Network worms that exploit Windows vulnerabilities pose a growing threat, making the scanning of network traffic critical. There has also been a substantial increase in security attacks associated with spyware (programs that surreptitiously monitor a user’s actions), instant messaging and phishing emails. Phishing, as many have learnt to their cost, is where an email, apparently from a legitimate source, attempts to scam the user into surrendering private information that will be used for identity theft.

Increasingly, Trojans are being distributed by phishing emails, along with key-logging programs that can send keyboard strokes to remote hackers. Knowles notes, too, that one of the most worrying trends today is the growth in organised crime, which means users on the inside of a company are potentially as much of a security threat as hackers on the outside. “Three to four years ago, security breaches meant teenagers creating worms from their bedrooms, Today, as cyber-crime takes over from physical crime, these activities are more sophisticated, and sinister.”

Speaking on a panel at the recent InfoSecurity Europe conference, Detective Inspector Chris Simpson of the Metropolitan Police Computer Crime Unit warned delegates that: “In the vast majority of cases, the culprits are current or former employees. They are not hacking into systems using flaws in software. Instead, they are using flaws in the security procedures of the company to carry out their attack.”
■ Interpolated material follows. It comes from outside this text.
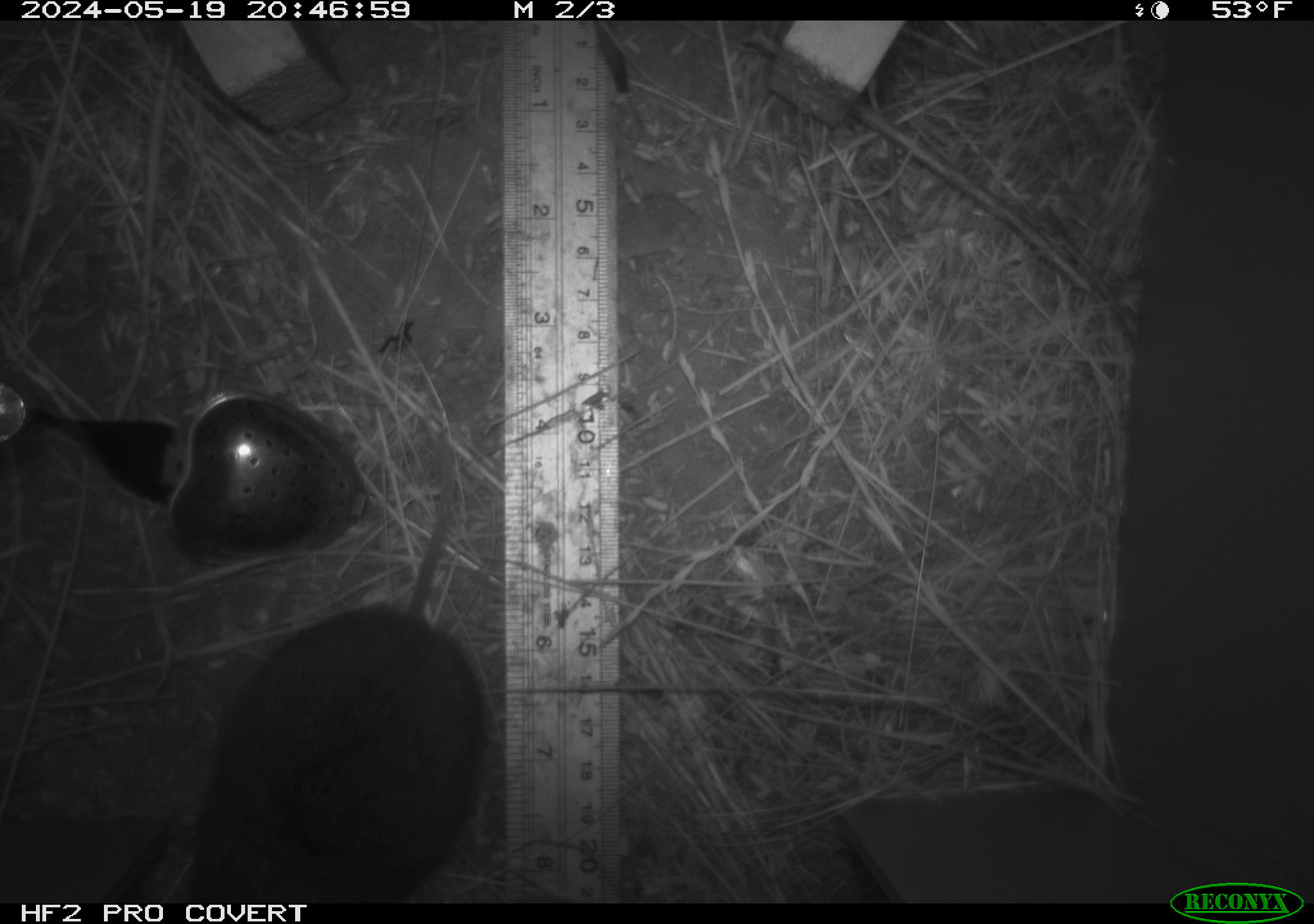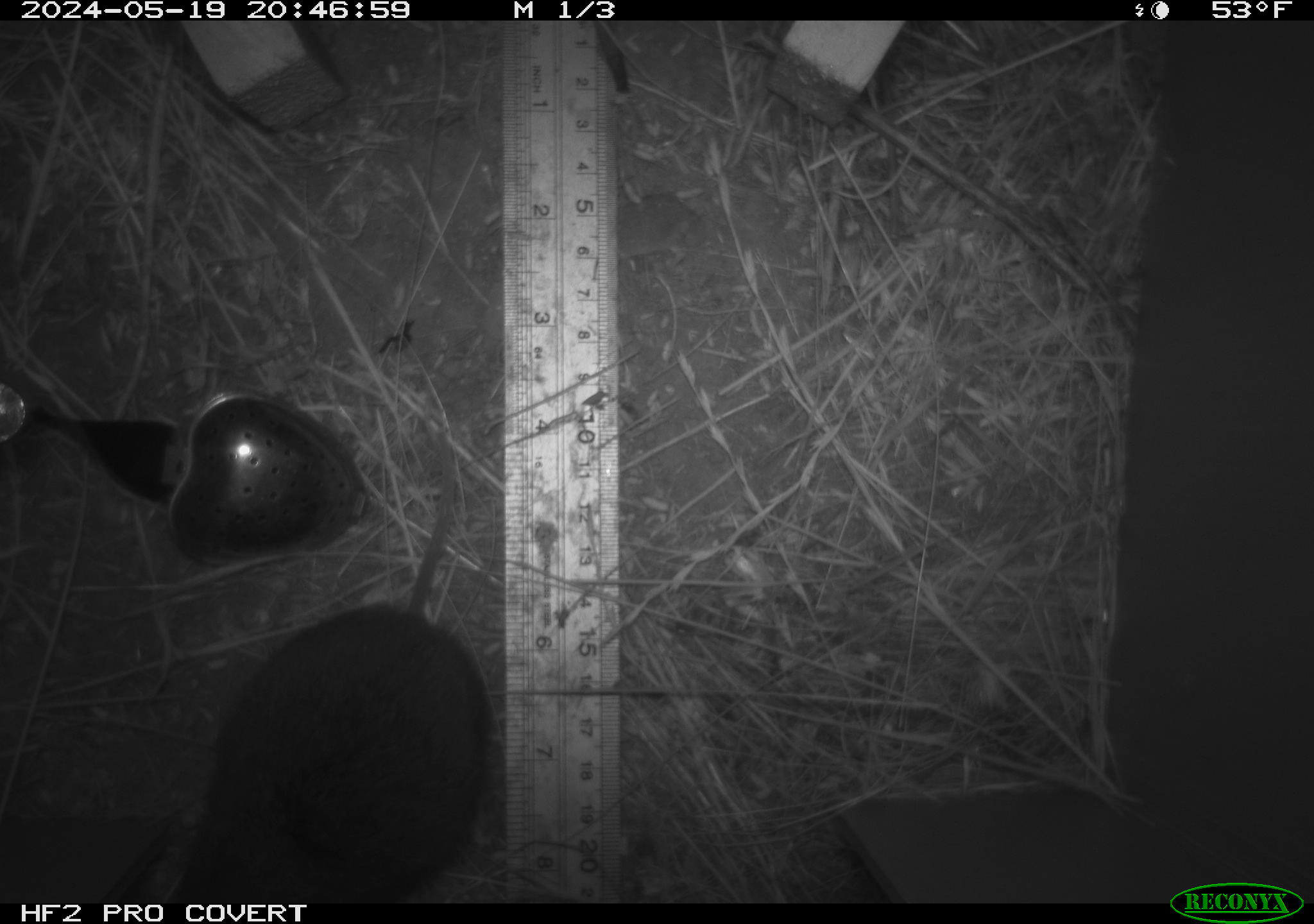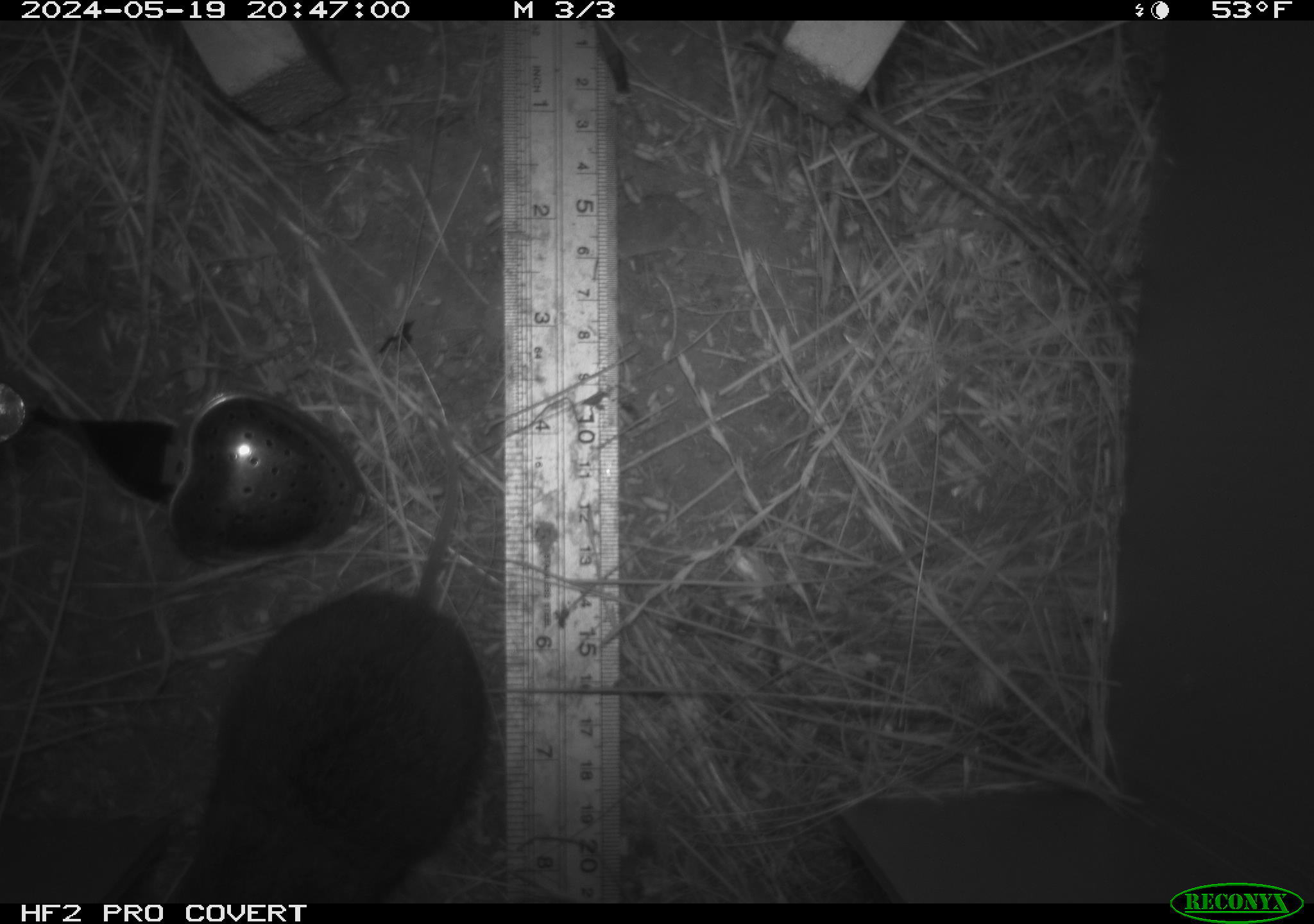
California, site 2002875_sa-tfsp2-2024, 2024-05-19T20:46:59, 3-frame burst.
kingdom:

As an example, Computacenter’s Knowles points to the high-profile example of the attempted security attack on the London systems of the Japanese Sumitomo bank, where intruders tried to transfer money out of the bank via 10 accounts around the world, by recording keystrokes to steal passwords. This is a clear reminder that security policies must guard against too many staff being given access to highly sensitive data.

Mobile dimension

There’s a mobile dimension, too. Mobile viruses are on the increase, as malware writers turn their attention to mobile operating systems such as Symbian, while the whole issue of mobile and remote network access means organisations need to think beyond the physical company boundary when considering data security.

Typically this will require a multi-layered approach to security, involving network and application level access control as well as device-specific security measures. The long and the short of it is that comprehensive data security cannot be achieved easily – if, indeed, at all. Yet, approached with intelligence and common sense, as well as a sufficient budget – and the staff resources to monitor, manage and update the solutions that are appropriate to your particular business – organisations can go a long way in safeguarding the assets that underpin them. The dangers creep in when there is complacency or false confidence – or if the best policies in the world have been put in place, but are not communicated to the workforce.

“Security is a process issue, not a technology problem,” concludes George Anderson, IT security business development manager at Computacenter. “Success often means going back to basics. Companies’ IT infrastructures are so complex, so open and so wide-reaching today that you can’t simply build a fortress and assume no one will be able to get in. What organisations do need, however, is a holistic view of their security systems, services and policies, to ensure that there is no chink in their protection. And never forget that risks change, so unless you’re diligent, and address the changing risk scenario, you could be as vulnerable tomorrow as you were yesterday.”